Objective:
Answer these questions using the code review message:
1. What kind of tests does the reviewer say are missing?
2. In which test file does the reviewer ask about test_glob{3,2,1}.avro?
3. What does the testDir unit test verify?

Extracted text:
________________________

Re: Review Request: PIG-2492 AvroStorage should recognize globs and commas

Posted by Santhosh Srinivasan <sm...@apache.org>.
-----------------------------------------------------------
This is an automatically generated e-mail. To reply, visit:
https://reviews.apache.org/r/5936/#review9233
-----------------------------------------------------------


Needs more test cases to increase code coverage. There are no negative tests.


contrib/piggybank/java/src/main/java/org/apache/pig/piggybank/storage/avro/AvroStorageUtils.java
<https://reviews.apache.org/r/5936/#comment19778>

    Need a test case to cover this code path



contrib/piggybank/java/src/main/java/org/apache/pig/piggybank/storage/avro/AvroStorageUtils.java
<https://reviews.apache.org/r/5936/#comment19779>

    Can you add a test case to cover this code path?



contrib/piggybank/java/src/test/java/org/apache/pig/piggybank/test/storage/avro/TestAvroStorage.java
<https://reviews.apache.org/r/5936/#comment19777>

    What if you have test_glob{3,2,1}.avro - will the test case fail?


- Santhosh Srinivasan


On July 15, 2012, 2:51 a.m., Cheolsoo Park wrote:
> 
> -----------------------------------------------------------
> This is an automatically generated e-mail. To reply, visit:
> https://reviews.apache.org/r/5936/
> -----------------------------------------------------------
> 
> (Updated July 15, 2012, 2:51 a.m.)
> 
> 
> Review request for pig.
> 
> 
> Description
> -------
> 
> Add glob support to AvroStorage:
> 
> https://issues.apache.org/jira/browse/PIG-2492
> 
> 
> This addresses bug PIG-2492.
>     https://issues.apache.org/jira/browse/PIG-2492
> 
> 
> Diffs
> -----
> 
>   contrib/piggybank/java/src/main/java/org/apache/pig/piggybank/storage/avro/AvroStorage.java 0f8ef27 
>   contrib/piggybank/java/src/main/java/org/apache/pig/piggybank/storage/avro/AvroStorageUtils.java c7de726 
>   contrib/piggybank/java/src/test/java/org/apache/pig/piggybank/test/storage/avro/TestAvroStorage.java 48b093b 
> 
> Diff: https://reviews.apache.org/r/5936/diff/
> 
> 
> Testing
> -------
> 
> 1. Added new unit tests as follows:
> 
> - testDir verifies that AvroStorage recursively loads files in a directory and its sub-directories.

________________________

Data:
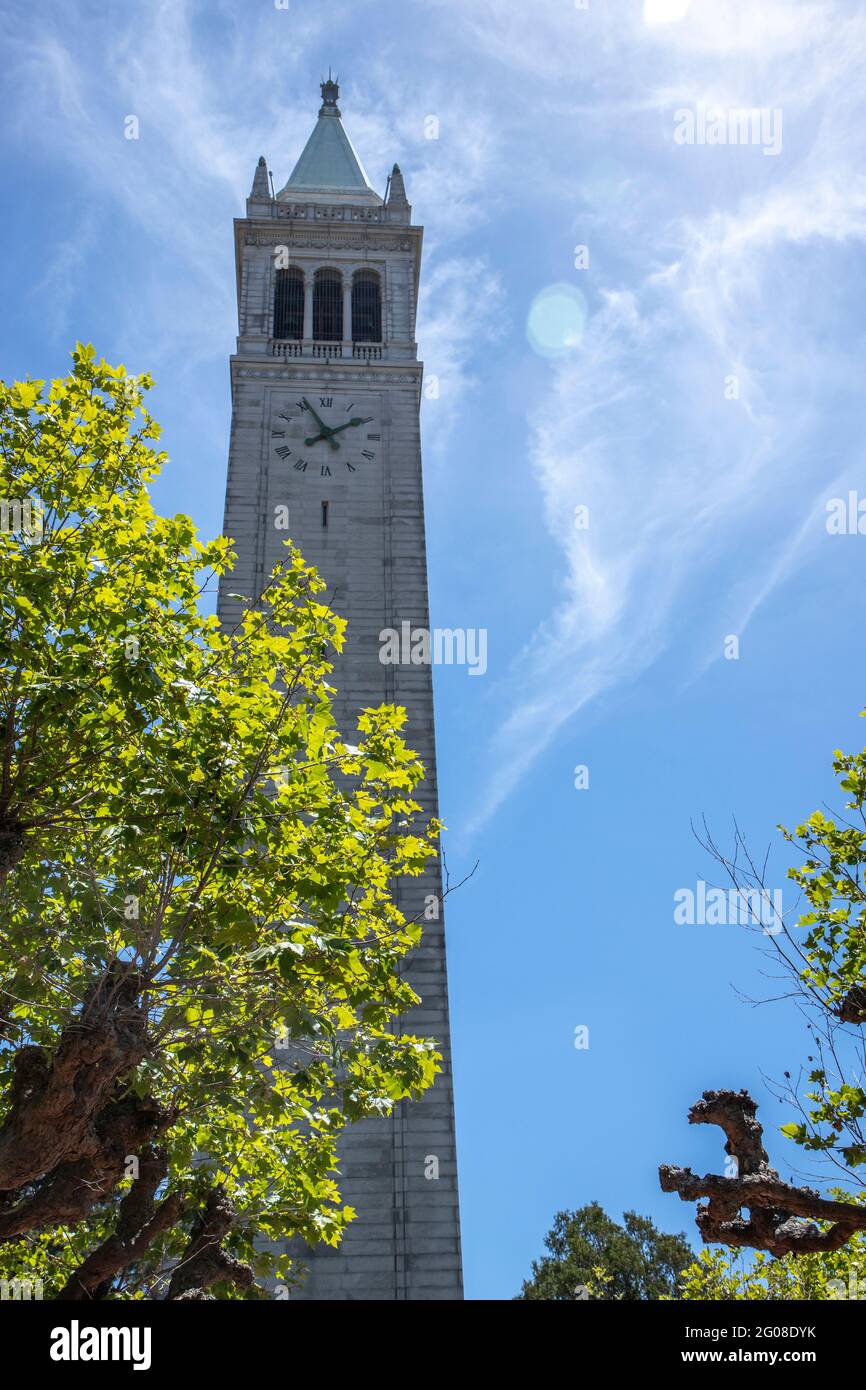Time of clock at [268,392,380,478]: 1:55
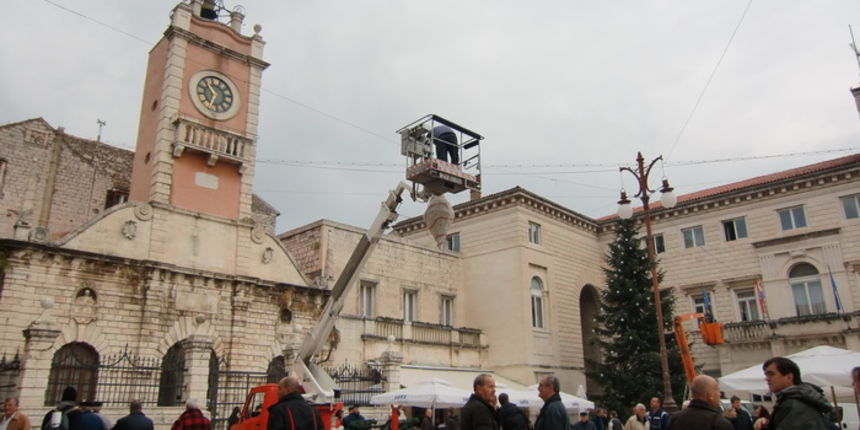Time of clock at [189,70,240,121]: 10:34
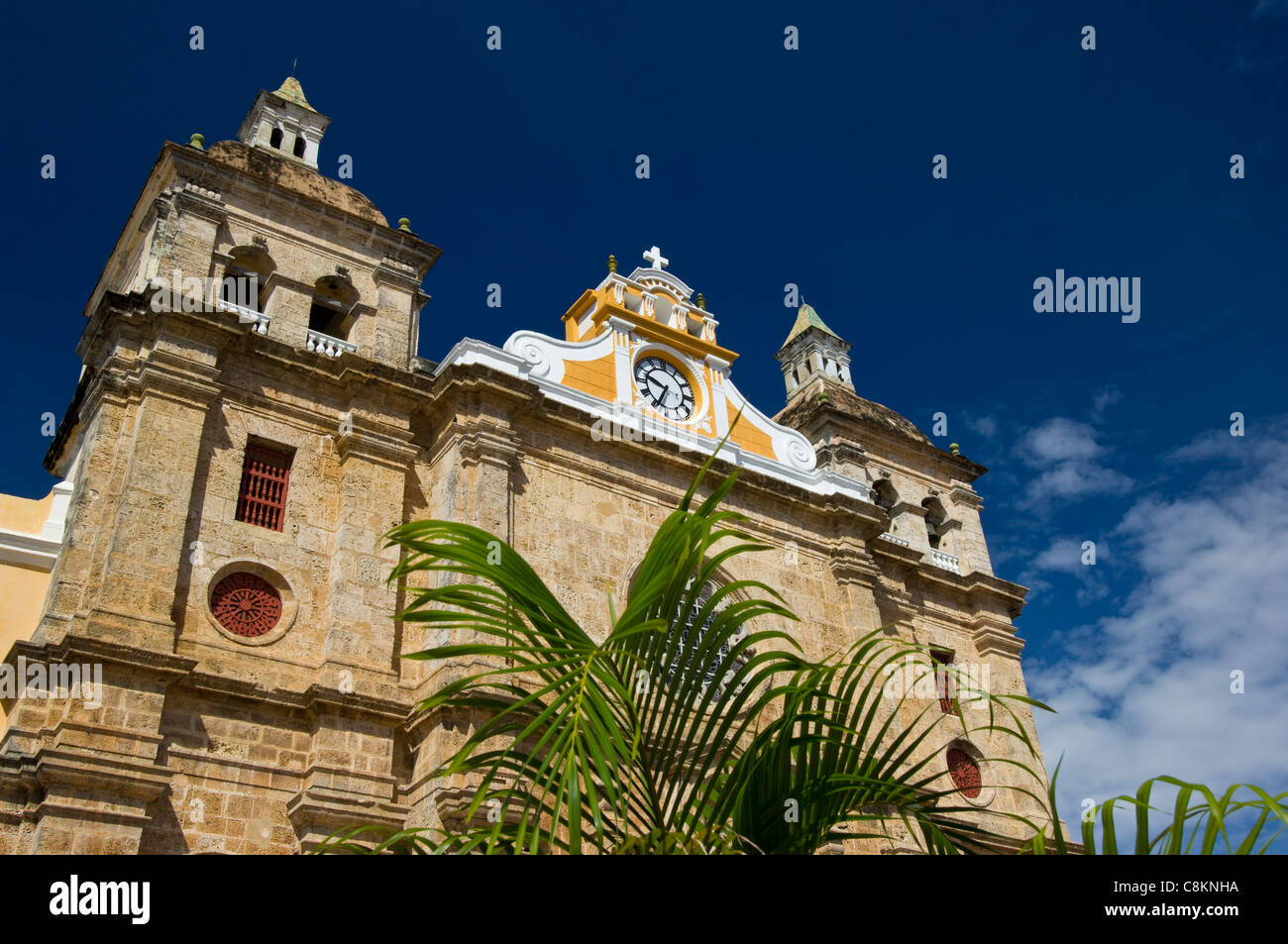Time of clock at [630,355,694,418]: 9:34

________________________

Output for this exercise:
1. Negative tests.
2. TestAvroStorage.java.
3. It verifies that AvroStorage recursively loads files in a directory and its sub-directories.